__THINGS TO DO__:
a) According to the description of the Go package miner tool, how long does it take to run on the complete dataset?
b) Carry the description of the Go package miner tool further, picking up right after its last line.

__EXTRACT PROVIDED__:

####################

Skip to main content

Mine and extract complete package lists from Go modules registry

Project description

Go Package Miner

A Python tool to mine and extract complete package lists from the Go modules registry.

Features

  • Downloads all ~5.7 million Go modules from index.golang.org
  • Extracts repository URLs from Go proxy API Origin field
  • Optimized connection pooling for faster downloads
  • Checkpoint system for resumable downloads
  • Progress tracking with detailed statistics
  • Outputs standardized CSV format for cross-ecosystem analysis

Installation

pip install go-miner

Quick Start

go-miner

Or use as a Python module:

from go_miner import mine_go
mine_go()

Output

Generates a CSV file with module information:

  • Package ID, Platform, Name (full module path)
  • Homepage URL, Repository URL

Performance

  • Runtime: 6-10 minutes for complete dataset
  • Processes ~8,000 batches (2000 entries each)
  • Memory usage: ~500-800 MB

Features

  • Resume Support: Automatically resumes from interruptions
  • No Rate Limits: Uses official public index with no authentication
  • Fast Processing: Connection pooling and batch processing

Data Source

License

MIT License - see LICENSE file for details

Processing Details

Module Index Structure

The Go module index returns entries in this format:

{"Path":"github.com/user/repo","Version":"v1.2.3","Timestamp":"2023-01-01T00:00:00Z"}
{"Path":"github.com/user/repo","Version":"v1.2.4","Timestamp":"2023-02-01T00:00:00Z"}

The script:

  1. Downloads all entries as newline-delimited JSON
  2. Parses each entry
  3. Extracts unique module paths (ignoring multiple versions)
  4. Queries Go proxy API for each module's Origin metadata
  5. Extracts repository URLs from Origin field (when available)

####################

__GIVEN INFORMATION__:
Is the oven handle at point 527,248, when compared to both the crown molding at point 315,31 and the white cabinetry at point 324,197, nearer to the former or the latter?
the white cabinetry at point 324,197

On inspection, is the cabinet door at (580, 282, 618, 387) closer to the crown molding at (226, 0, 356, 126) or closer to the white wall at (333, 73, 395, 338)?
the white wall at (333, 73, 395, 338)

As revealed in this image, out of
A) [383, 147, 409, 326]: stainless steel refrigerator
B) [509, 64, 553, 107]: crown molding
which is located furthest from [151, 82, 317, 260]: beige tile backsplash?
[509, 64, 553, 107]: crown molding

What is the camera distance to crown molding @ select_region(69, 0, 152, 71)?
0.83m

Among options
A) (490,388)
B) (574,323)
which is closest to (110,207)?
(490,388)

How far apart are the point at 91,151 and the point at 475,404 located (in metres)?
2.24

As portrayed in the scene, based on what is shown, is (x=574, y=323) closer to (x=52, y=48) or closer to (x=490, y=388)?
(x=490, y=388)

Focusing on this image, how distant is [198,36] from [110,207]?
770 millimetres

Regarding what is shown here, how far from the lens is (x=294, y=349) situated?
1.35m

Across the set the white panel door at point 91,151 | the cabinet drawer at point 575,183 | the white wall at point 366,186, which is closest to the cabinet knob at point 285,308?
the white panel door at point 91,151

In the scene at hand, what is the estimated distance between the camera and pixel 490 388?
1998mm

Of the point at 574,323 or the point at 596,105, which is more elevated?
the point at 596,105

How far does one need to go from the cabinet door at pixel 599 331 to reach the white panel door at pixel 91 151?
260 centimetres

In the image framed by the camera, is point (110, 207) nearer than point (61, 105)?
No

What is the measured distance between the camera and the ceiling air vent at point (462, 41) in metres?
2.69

####################

__EXERCISE ANSWERS__:
a) 6-10 minutes.

b)
API Data Retrieval

For each module, the script queries:

  1. /@latest endpoint for latest version and Origin data
  2. /@v/{version}.info endpoint for specific version Origin data
  3. Returns "nan" if Origin field is not present in API response
  4. No inference or pattern matching - only uses official API data

Files

  • mine_go.py: Main script
  • requirements.txt: Python dependencies (requests, tqdm)
  • setup.sh: Automated setup script
  • Output: ../../../Resource/Package/Package-List/Go_New.csv

Troubleshooting

"Error downloading Go module index"

Check that:

  • You have internet connectivity
  • index.golang.org is accessible: curl -I https://index.golang.org/index
  • No firewall blocking the connection

Solution: The script will automatically retry failed requests. If errors persist, check your network.

"Failed to download Go modules or no modules found"

This may occur if:

  • The index API format has changed
  • Network connection interrupted
  • Response was empty or malformed

Solution: Check your internet connection and try again. If you were interrupted, the script will resume from the last checkpoint.

Download was interrupted

No problem! The script saves checkpoints every 1000 batches.

Solution: Simply run the script again:

python mine_go.py

The script will display: Resuming from checkpoint: batch XXXX, XXXXX modules

"Permission denied" when creating output directory

Ensure you have write permissions to:

  • Current directory (for checkpoint files: .checkpoint.json)
  • Output directory (default: Resource/Package/Package-List/)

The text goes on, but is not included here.